[[ TEXT SEGMENT, beginning ]]

Its application in practice will not be so soon. The law also establishes different deadlines for companies to reach collective agreements and define the various parameters. A maximum period of 3 months is established to formalize the telework agreement between company and teleworker. However, companies that already had an agreement on teleworking will have more time.
CASES IN WHICH TELEWORKING WAS ALREADY PERFORMED
If the company and workers had a collective agreement, the deadlines are longer. If this agreement had an expiration date, it will be in effect until it ends. If there is no end date, companies will have a maximum of one year to adapt to the law or up to 3 years if there is an agreement with the workers.
In many cases there will be a prior collective agreement, but it may not include all the details required by law, such as cost sharing. In this case, it will be necessary to agree.
The law provides an exception for teleworking resulting from the pandemic. “In application of Article 5 of Royal Decree Law 8/2020, of March 17, or as a result of the health containment measures derived from COVID-19, and while these are maintained, the ordinary labor regulations will continue to apply”. Companies in this provisional situation will have to provide the means, equipment and tools, although they will not have to compensate for the costs. “What we have experienced in this pandemic is not teleworking,” warns the minister.
In contracts for work with minors, for internships or for training and apprenticeships, work can only be done if 50% of the working hours are guaranteed to be in person. In other words, teleworking will be limited to training jobs.

[[ TEXT SEGMENT, end ]]

* **EXERCISE 1**
From the telework law text, list the kinds of contracts for which work can be done only if 50% of working hours are guaranteed to be in person.
* **EXERCISE 2**
According to the telework law text, what is the maximum period for formalizing the telework agreement between a company and a teleworker?
* **EXERCISE 3**
Write a continuation of the telework law text, starting after its final sentence.

[[ DATA FOR ANALYSIS, beginning ]]

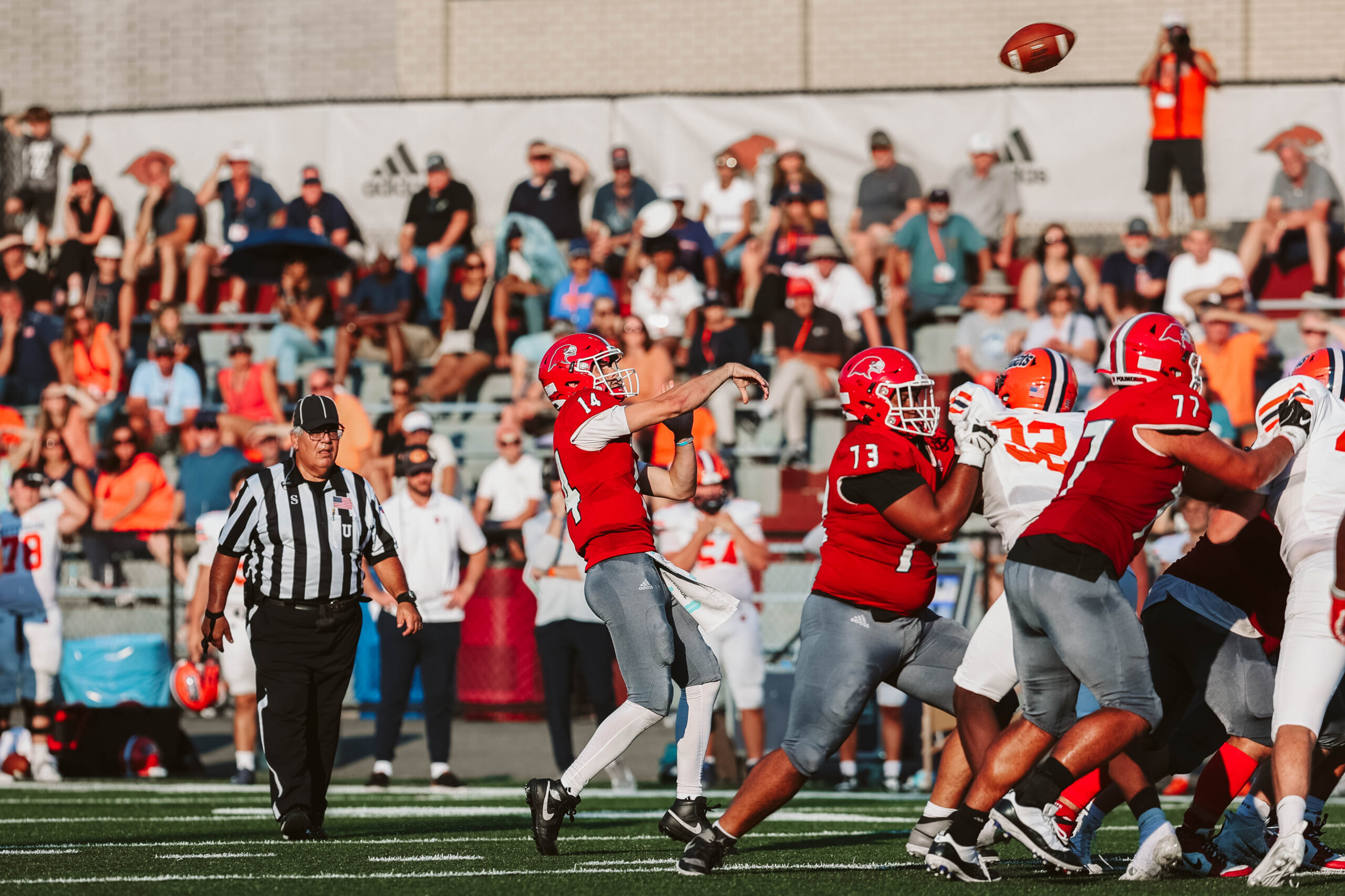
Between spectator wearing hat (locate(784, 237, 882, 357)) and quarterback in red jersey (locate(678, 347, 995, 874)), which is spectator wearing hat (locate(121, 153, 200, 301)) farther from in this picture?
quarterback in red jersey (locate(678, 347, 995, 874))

[[ DATA FOR ANALYSIS, end ]]
[[ DATA FOR ANALYSIS, beginning ]]

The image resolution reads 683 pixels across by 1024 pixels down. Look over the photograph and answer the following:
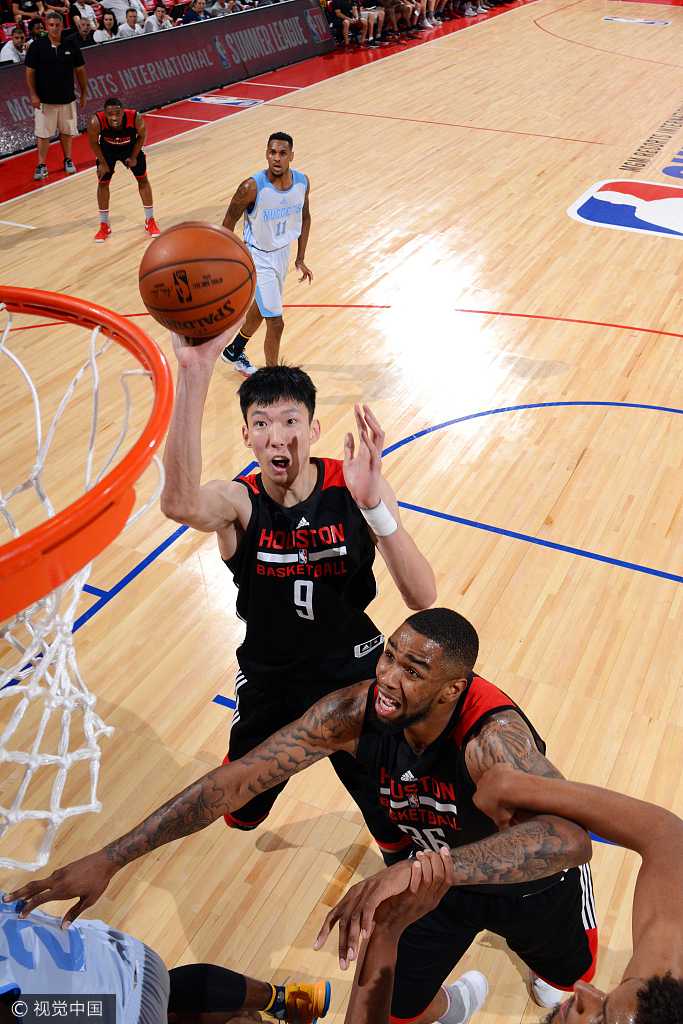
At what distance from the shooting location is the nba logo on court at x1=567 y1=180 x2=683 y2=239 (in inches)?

[[ DATA FOR ANALYSIS, end ]]

* **TASK RESPONSE 1**
Contracts for work with minors, contracts for internships, and contracts for training and apprenticeships.

* **TASK RESPONSE 2**
A maximum of 3 months.

* **TASK RESPONSE 3**
The new Law establishes that the person who performs distance work may “make the established service hours more flexible, respecting the times of obligatory availability and the regulations on working and rest time”.
In other words, the teleworker’s schedule will be agreed by agreement and the current limitations on working and rest time must be respected. In other words, the meal breaks or distance between one day and the next. In the agreement it will be possible to agree when the employee has to guarantee availability.
For teleworking, a time record must be kept, which must include the start and end time of the working day and the periods of activity.
CONTROL OF THE WORK
The text explains that the company may “adopt the measures it deems most appropriate for monitoring and control to verify compliance by the worker with his obligations and duties at work, including the use of telematic means.
On the other hand, these telematic means must guarantee the right to privacy and data protection. The company may not demand the installation of programs or applications on devices owned by the worker.
OCCUPATIONAL RISK PREVENTION AND RIGHT TO DISCONNECT
The company must take into account the occupational risks involved in teleworking, such as “psychosocial, ergonomic and organisational” risks. To this end, the various breaks throughout the day must be guaranteed, the distribution must be taken into account and protective measures must be put in place.
If an inspection is required to analyse the risks at work, a written report must be provided to justify this, which must be accepted by the worker. The evaluation will only be carried out in the area where the work is done remotely, which does not have to be the whole of the home.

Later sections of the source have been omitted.